El teléfono sonó en un momento inoportuno.
Eran finales de mayo de 2013, apenas comenzada la noche, durante la despedida de un colega en un concurrido bar de Londres. Por aquel entonces, yo era editor de defensa y seguridad en The Guardian, lo que me convertía en la persona de contacto con las agencias de inteligencia de Reino Unido.
Y una de ellas quería hablar conmigo. Con urgencia.
Aquella voz familiar no sonaba tan tranquila como de costumbre. Y, esta vez, era él quien hacía las preguntas. Y lo que quería saber me sorprendió.
The Guardian, dijo, podría haber accedido a algunos documentos sensibles. Documentos que no deberíamos tener bajo nuestro poder. Y que por favor los devolviéramos.
Para mí era una novedad, pero mientras derivaba la conversación hacia mis superiores en la cadena de mando, el pánico en la voz del funcionario se volvió comprensible.
A The Guardian no le habían filtrado apenas algunos documentos, sino decenas de miles de ellos. No sólo eran sensibles: estaban por encima de lo “ultrasecreto”.
Provenían de Edward Snowden.
En los días posteriores, un pequeño grupo de periodistas y expertos en informática nos reunimos en una sala de proyectos especiales de nuestras oficinas.
Antes de ponernos manos a la obra, nos habían advertido de que casi con toda seguridad estaríamos infringiendo la Ley de Secretos Oficiales. Podríamos ser procesados. Se habló de cárcel.
Concluimos en que “quien se sienta incómodo con los riesgos debería marcharse ahora”.

[Entradas de datos recopiladas]
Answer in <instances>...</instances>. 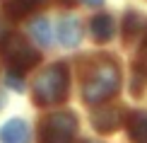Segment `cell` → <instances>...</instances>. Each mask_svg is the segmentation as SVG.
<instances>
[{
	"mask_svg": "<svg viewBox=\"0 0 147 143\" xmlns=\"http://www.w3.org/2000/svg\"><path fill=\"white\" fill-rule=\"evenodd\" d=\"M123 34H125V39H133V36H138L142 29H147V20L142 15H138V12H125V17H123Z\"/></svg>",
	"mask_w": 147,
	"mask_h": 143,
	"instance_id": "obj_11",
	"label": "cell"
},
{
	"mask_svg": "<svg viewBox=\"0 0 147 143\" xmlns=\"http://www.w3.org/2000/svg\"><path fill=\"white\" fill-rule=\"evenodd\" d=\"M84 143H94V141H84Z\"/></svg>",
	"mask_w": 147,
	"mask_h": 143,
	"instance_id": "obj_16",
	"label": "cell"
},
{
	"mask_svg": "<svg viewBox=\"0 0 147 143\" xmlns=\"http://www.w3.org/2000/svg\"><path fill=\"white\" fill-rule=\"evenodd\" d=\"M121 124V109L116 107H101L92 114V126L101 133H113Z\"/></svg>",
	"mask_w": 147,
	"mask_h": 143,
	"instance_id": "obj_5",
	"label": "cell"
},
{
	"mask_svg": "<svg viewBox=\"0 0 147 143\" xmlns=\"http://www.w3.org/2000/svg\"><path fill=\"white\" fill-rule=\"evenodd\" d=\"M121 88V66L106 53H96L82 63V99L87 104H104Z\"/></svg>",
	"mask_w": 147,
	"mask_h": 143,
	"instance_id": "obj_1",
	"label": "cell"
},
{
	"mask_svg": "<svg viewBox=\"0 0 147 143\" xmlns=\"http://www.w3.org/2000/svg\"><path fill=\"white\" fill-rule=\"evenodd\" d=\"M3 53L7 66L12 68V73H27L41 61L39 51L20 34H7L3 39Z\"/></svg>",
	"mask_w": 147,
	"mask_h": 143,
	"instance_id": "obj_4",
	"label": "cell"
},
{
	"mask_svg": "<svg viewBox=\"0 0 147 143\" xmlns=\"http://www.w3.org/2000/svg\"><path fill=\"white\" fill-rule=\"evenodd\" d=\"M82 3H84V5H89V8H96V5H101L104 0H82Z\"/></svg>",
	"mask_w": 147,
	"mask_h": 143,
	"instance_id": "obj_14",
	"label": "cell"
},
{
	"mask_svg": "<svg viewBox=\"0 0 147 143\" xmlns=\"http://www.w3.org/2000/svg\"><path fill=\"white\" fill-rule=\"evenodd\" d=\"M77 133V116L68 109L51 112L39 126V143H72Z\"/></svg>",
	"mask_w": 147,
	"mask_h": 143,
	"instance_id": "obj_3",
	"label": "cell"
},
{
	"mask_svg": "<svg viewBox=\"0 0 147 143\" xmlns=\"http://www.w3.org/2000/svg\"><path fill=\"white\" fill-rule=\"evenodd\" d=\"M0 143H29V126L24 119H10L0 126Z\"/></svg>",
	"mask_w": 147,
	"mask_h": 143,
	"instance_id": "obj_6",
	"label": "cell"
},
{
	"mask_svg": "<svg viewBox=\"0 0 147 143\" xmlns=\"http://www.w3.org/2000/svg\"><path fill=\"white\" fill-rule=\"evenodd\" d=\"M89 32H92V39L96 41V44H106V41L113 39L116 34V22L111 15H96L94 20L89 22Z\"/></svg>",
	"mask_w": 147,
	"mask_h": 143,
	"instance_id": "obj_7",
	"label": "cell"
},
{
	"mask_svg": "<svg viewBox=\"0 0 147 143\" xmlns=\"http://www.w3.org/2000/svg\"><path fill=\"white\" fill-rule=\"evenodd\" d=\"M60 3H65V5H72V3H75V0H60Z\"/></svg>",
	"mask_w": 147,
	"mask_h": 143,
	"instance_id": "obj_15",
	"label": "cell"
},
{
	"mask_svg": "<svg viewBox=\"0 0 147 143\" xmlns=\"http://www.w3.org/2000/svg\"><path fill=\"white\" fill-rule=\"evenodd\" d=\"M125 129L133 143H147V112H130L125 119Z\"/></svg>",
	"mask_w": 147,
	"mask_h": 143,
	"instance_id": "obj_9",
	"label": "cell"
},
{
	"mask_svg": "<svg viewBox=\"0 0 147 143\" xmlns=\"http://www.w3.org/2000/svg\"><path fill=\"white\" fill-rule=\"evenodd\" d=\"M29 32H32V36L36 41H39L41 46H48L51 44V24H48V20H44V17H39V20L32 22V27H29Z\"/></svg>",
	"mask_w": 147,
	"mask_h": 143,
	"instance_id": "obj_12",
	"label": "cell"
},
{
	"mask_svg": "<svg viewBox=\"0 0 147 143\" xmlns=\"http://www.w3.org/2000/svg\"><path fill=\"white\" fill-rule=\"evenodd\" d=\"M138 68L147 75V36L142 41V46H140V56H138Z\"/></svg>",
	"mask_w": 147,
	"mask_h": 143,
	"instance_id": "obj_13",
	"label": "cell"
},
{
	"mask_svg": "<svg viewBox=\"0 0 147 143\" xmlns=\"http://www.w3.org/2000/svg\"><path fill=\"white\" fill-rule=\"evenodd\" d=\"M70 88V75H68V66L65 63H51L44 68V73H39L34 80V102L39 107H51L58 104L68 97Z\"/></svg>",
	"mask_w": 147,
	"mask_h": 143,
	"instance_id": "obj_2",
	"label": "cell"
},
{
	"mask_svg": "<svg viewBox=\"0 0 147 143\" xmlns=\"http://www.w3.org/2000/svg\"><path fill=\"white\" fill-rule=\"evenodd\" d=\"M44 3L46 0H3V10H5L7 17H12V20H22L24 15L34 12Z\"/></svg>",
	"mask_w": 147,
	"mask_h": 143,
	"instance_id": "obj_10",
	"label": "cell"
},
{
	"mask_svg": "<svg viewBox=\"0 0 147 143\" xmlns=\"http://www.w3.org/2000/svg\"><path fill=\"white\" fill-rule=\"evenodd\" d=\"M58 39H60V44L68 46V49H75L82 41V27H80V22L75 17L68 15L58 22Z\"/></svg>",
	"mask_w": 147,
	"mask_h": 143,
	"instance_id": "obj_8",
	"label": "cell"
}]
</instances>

**Ejercicios:**
1. Transcribe del relato sobre los documentos de Snowden todo lo que va desde "A The Guardian" hasta "habló de cárcel.".
2. Prolonga el relato sobre la filtración de los documentos de Snowden a partir de donde se detiene.
Las líneas recopiladas no hacen falta para resolver nada.

**Ejercicios resueltos:**
1.
A The Guardian no le habían filtrado apenas algunos documentos, sino decenas de miles de ellos. No sólo eran sensibles: estaban por encima de lo “ultrasecreto”.
Provenían de Edward Snowden.
En los días posteriores, un pequeño grupo de periodistas y expertos en informática nos reunimos en una sala de proyectos especiales de nuestras oficinas.
Antes de ponernos manos a la obra, nos habían advertido de que casi con toda seguridad estaríamos infringiendo la Ley de Secretos Oficiales. Podríamos ser procesados. Se habló de cárcel.

2.
Nadie lo hizo. Snowden nos había proporcionado pistas importantes: los nombres de los programas secretos de la Agencia Nacional de Seguridad de Estados Unidos (NSA, por sus siglas en inglés) y el Cuartel General de Comunicaciones del Gobierno (uno de los servicios de inteligencia de Reino Unido; GCHQ, por sus siglas en inglés) que recopilaban cantidades masivas de datos personales.
Pero no podíamos tirar de estos hilos hasta que los documentos hubieran sido almacenados en un ordenador “seguro”.
Se habían creado muchas capas de seguridad encriptada, y necesitábamos una frase de contraseña indescifrable.
Alguien eligió un verso de un poema de Shelley. Sólo en The Guardian, podría decirse.
Y sólo en The Guardian esto conduciría a una discusión sobre si se había escrito mal el nombre de un poeta romántico emblemático del siglo XIX, lo que haría el acceso a los archivos aún más peligroso y polémico.
No sabíamos por cuánto tiempo tendríamos acceso a la información, por lo que las jornadas de trabajo eran extensas y los fines de semana habían quedado suspendidos.
Nadie más tenía permitido entrar en la sala, que se volvió fétida.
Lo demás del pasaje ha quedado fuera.